Organize your support systems
Tan likewise says that business owners looking to franchise their business should have a unique selling proposition, and then a support system. “It’s very important [to have a support system because] franchisees look at the potential [of your business based on this]. Kasi, hindi naman naive ngayon ang mga applicants [Nowadays, applicants are no longer naive], they’re evolved, they read a lot, they know a lot. So pag nagbigay ka ng franchise sa kanila, kailangan may service support ka [So if you offer them a franchise, you need to have service support]” Tan continues.

Bartolome frequently tells prospective franchisees to thoroughly scrutinize how the franchiser runs the business before signing up. When it comes to spotting companies with franchising support, he says the best kind is that “where you see the franchiser and his management taking part in improving the brand, whose products are constantly reviewed, and its Research and Development is always coming up with new innovations not just on products but also on best management practices.”

Be ready to manage different kinds of franchisees
Even as today’s prospective franchisees have learned to be meticulous about the brands they’re buying into, it is even a stronger imperative for the franchiser to screen franchisees well, and to have a harmonious relationship with them.

Neil Delgado, General Manager and COO of GQWEST, disclosed one big advantage of having a good rapport with your franchisees. When typhoon Ondoy hit the country, the company’s warehouse or super store was badly affected. Equipment damaged by the floods were relatively easy to repair, he said, but the consumable stocks of course could not be sold anymore.

“Our super store supplies institutional accounts, those to whom we deliver around 800 containers a day. During the first three weeks that our facility could not function [while being repaired] some of our franchisees supported us in delivering the requirements [of our institutional accounts].” It was a symbiotic relationship: the company was able to supply clients’ demand even amidst a difficult time, while the franchisees received additional business, at least for a certain period.

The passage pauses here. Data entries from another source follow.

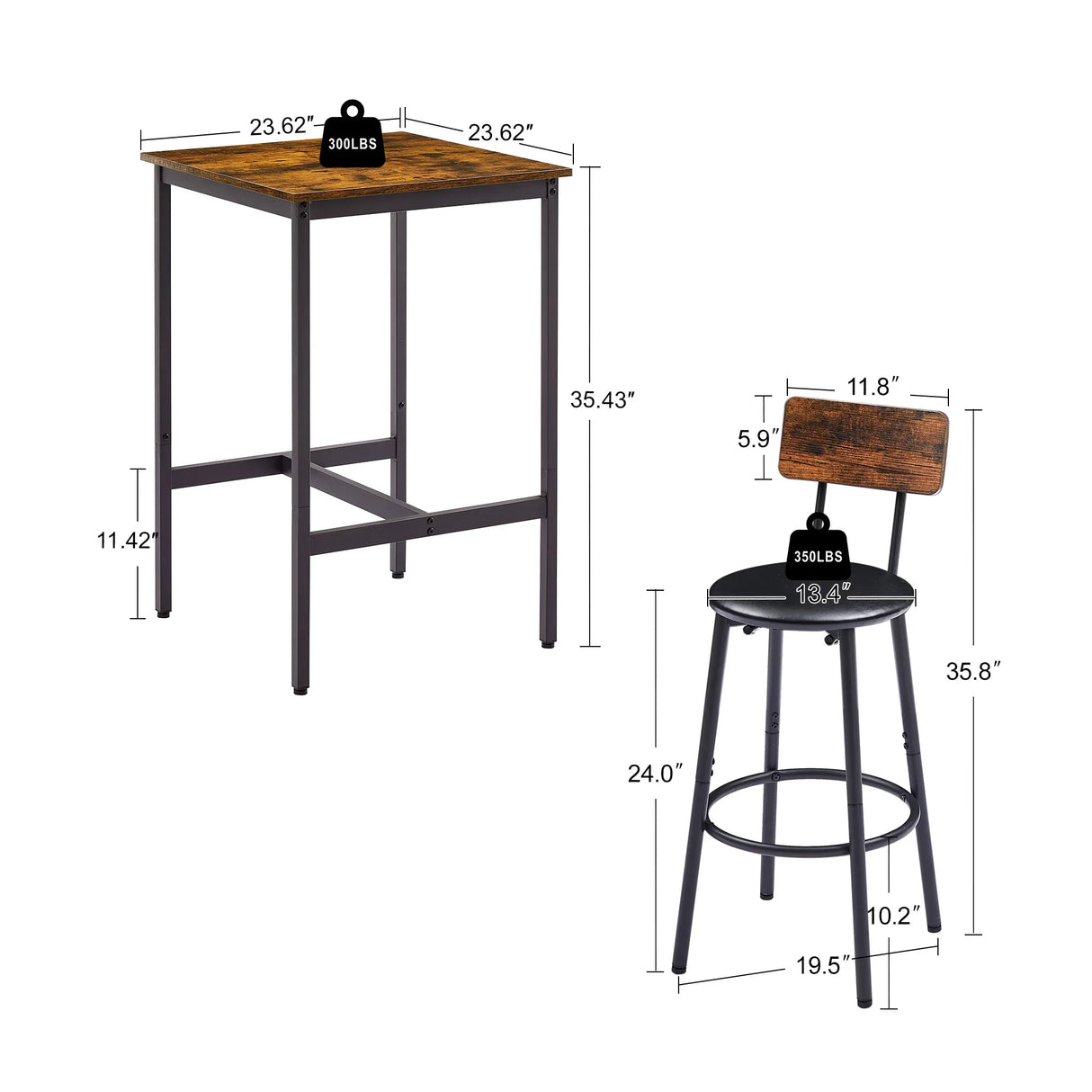 23.62″
300LBS
23.62″
35.43″
11.42″
11.8″
5.9″
350LBS
13.4″
35.8″
24.0″
10.2″
19.5″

On the other hand, not all franchiser-franchisee relationship goes smoothly all the time. Choachuy admits to having refused to renew some franchisees’ contracts. “Mostly, these are people who are not following the franchising standards,” Choachuy says. “Good locations are rare and hard to find, and once you award it to a poor-performing franchisee, you waste the opportunity for five years.”

He explains further: “Not every franchisee is fit to be a franchisee. The right franchisee is not someone who finished from Harvard, but someone who can implement, who can manage the business, because the business model has already been proven. Sometimes, they have their own ideas which they want to apply to the business, [forgetting that] the brand is just borrowed [by them from the franchiser]. They can’t wait for the system to take its own course.”

Tan shares that the positive outcome of managing franchisees is the rewarding feeling of seeing them succeed. On the other hand, even a franchise owner cannot please everybody, even his franchisees. For instance, even in Aquabest’s choice of endorsers, some franchisees complained, “Why him?” while others said, “Why not?” “Mahirap mag-decide [It will be hard to decide] if we will always consider everybody’s opinon,” Tan tries to explain to them. So there are certain decisions the management needs to do on its own, and there are others that it can choose to consult with the advisory council or with some franchisees.

Reaping the rewards
It is a rare company that can have hundreds of branches across the country or even in foreign shores which are all company-owned. Franchising is such a fast way to cover large areas and tap huge markets at once.

Other than the lure of rapid expansion, to be a franchiser means to share your business with your franchisee, and in return, they share their success with you. While the franchiser, according to Bartolome, should be “always ready to lend support as well as listen to the suggestions of franchisees,” the franchisees’ role and assistance cannot be forgotten, either.

“The rewarding part,” says Choachuy, “is seeing people grow with your brand.”